=== Recorded information ===
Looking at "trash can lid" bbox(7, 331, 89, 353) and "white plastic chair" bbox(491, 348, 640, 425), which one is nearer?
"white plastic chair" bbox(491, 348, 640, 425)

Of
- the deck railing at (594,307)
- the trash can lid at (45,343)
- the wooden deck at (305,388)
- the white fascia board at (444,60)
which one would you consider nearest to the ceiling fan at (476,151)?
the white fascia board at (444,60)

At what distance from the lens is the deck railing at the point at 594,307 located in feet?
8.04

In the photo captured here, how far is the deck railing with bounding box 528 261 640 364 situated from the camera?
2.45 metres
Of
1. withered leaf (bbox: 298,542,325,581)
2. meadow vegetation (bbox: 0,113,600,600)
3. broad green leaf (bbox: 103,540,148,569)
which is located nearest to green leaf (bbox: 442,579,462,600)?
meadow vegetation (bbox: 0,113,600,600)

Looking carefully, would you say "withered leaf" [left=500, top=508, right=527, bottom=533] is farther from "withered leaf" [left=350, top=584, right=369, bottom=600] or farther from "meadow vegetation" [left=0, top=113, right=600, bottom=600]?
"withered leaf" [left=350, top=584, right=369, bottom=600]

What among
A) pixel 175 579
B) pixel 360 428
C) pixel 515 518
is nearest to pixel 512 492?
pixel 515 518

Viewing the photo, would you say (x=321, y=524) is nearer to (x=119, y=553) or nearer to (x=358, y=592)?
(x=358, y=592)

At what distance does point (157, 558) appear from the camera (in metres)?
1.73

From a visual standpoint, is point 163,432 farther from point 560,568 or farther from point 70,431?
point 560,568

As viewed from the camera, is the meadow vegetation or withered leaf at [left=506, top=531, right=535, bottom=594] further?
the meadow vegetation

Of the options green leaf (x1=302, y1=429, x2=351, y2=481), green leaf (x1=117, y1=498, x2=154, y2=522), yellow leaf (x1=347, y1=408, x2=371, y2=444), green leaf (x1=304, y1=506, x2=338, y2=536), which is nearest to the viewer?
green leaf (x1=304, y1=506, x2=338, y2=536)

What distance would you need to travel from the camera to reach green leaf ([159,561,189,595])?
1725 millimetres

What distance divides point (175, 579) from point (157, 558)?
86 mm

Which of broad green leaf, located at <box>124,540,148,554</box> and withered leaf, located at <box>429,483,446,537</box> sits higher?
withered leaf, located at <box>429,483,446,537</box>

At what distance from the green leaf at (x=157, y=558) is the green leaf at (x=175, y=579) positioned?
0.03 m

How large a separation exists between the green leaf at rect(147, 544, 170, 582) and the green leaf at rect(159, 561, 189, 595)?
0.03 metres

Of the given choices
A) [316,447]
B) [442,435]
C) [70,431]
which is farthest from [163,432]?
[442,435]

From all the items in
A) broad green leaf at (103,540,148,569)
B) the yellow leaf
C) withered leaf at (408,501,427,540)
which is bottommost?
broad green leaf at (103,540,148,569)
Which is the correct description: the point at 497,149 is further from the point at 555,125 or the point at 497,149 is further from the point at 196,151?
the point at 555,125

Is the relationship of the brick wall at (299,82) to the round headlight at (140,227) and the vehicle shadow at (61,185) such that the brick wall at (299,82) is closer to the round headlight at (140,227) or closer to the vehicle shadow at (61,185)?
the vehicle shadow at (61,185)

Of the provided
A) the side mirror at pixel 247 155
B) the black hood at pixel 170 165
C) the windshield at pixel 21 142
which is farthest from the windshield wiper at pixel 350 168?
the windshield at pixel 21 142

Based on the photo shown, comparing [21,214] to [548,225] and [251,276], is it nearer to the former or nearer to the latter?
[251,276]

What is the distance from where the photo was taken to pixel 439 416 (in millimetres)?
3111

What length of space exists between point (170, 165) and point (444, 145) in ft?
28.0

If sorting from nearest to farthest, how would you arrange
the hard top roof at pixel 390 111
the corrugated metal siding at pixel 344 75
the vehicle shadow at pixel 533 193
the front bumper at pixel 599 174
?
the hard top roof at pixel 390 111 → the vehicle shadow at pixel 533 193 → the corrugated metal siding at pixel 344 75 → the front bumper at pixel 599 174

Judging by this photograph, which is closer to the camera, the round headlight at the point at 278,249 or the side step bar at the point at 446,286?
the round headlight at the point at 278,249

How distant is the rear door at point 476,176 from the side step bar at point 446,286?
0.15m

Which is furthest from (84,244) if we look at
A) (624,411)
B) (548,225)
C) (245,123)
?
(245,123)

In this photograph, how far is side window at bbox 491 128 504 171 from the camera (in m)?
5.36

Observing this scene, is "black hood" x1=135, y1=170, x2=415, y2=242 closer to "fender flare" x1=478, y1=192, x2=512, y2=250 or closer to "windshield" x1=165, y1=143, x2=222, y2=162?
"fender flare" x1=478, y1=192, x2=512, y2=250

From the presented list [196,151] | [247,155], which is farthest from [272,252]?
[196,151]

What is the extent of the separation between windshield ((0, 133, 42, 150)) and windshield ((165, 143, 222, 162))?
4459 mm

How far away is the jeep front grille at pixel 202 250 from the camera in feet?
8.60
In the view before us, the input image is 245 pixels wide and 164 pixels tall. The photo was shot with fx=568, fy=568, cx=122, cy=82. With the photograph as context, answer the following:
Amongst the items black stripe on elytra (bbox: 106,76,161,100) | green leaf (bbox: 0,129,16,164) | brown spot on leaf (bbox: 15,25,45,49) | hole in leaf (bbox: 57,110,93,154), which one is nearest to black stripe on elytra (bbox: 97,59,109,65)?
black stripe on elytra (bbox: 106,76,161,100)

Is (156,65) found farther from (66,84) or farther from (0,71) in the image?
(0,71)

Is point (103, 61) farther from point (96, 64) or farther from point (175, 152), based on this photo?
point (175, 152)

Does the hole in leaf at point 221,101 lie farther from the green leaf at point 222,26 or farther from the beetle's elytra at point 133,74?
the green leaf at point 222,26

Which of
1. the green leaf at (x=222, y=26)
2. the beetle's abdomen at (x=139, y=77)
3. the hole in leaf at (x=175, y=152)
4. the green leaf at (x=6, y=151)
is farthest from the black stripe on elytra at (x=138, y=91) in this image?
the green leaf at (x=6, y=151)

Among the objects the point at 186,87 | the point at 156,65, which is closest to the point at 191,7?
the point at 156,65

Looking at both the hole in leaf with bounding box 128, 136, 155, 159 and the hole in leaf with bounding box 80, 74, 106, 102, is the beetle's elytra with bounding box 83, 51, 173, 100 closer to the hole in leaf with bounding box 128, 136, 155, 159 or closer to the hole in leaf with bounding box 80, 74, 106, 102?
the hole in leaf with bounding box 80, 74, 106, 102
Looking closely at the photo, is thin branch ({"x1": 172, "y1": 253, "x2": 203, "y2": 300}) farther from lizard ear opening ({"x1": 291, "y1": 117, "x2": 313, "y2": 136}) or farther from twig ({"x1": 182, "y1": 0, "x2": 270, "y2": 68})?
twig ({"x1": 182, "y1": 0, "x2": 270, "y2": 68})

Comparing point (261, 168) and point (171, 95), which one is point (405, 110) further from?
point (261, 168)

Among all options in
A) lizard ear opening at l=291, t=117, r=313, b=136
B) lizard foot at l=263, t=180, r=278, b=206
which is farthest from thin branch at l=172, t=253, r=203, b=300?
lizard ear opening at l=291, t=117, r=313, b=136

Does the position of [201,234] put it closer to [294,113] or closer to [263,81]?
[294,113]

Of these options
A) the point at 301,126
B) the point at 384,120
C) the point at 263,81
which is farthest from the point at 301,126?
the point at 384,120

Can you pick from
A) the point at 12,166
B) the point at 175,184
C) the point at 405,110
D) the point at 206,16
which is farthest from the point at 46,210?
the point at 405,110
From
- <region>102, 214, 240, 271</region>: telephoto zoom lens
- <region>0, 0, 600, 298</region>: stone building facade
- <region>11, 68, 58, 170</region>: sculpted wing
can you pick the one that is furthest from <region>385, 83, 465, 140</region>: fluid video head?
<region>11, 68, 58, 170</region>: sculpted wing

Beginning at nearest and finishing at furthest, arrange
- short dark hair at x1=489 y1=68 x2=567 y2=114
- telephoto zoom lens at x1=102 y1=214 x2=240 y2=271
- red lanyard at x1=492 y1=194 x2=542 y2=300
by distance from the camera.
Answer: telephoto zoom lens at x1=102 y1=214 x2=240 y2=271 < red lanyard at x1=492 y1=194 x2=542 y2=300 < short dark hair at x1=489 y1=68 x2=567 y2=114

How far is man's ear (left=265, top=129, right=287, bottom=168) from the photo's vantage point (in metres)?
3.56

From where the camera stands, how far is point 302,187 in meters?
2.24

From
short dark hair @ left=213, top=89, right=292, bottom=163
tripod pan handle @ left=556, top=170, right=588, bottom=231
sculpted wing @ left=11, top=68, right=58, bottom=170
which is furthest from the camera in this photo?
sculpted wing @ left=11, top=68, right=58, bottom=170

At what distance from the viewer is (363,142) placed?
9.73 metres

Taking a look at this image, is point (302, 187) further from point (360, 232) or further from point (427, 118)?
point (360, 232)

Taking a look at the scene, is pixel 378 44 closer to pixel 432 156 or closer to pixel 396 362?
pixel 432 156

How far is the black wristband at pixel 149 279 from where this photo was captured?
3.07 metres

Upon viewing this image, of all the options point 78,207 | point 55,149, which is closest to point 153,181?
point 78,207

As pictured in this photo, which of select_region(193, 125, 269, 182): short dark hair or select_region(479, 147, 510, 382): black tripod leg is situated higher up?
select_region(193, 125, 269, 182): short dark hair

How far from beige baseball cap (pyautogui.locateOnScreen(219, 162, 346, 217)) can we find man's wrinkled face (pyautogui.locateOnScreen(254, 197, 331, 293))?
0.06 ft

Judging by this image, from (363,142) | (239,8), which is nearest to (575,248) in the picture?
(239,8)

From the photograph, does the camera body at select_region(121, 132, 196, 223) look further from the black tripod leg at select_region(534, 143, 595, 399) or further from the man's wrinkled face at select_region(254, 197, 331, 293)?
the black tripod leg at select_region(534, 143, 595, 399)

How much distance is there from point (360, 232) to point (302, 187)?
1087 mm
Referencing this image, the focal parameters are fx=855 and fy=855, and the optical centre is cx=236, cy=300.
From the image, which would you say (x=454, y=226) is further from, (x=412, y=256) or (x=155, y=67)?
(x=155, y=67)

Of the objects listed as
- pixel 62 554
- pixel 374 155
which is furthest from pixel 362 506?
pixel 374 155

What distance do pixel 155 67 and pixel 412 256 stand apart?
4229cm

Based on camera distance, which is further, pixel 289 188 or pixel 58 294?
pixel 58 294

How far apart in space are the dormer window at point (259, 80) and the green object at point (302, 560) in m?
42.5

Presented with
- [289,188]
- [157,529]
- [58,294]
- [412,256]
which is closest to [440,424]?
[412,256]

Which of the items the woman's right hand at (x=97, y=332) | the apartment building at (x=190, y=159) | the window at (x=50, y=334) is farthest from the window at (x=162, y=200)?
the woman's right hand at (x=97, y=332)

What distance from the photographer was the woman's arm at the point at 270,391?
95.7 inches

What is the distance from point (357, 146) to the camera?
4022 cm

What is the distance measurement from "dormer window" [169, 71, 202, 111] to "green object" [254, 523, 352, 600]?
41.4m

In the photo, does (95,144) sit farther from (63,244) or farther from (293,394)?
===
* Short task:
Quote, without any change, each line from the one that contains "Which of the" through the end of the material.

* The solution:
Which of the items the woman's right hand at (x=97, y=332) | the apartment building at (x=190, y=159) | the window at (x=50, y=334) is farthest from the window at (x=162, y=200)?
the woman's right hand at (x=97, y=332)

What distance from the photographer was the woman's arm at the point at 270,391?
95.7 inches

What is the distance from point (357, 146) to the camera?
4022 cm

What is the distance measurement from "dormer window" [169, 71, 202, 111] to "green object" [254, 523, 352, 600]?
41.4m

In the photo, does (95,144) sit farther from (63,244) or farther from (293,394)?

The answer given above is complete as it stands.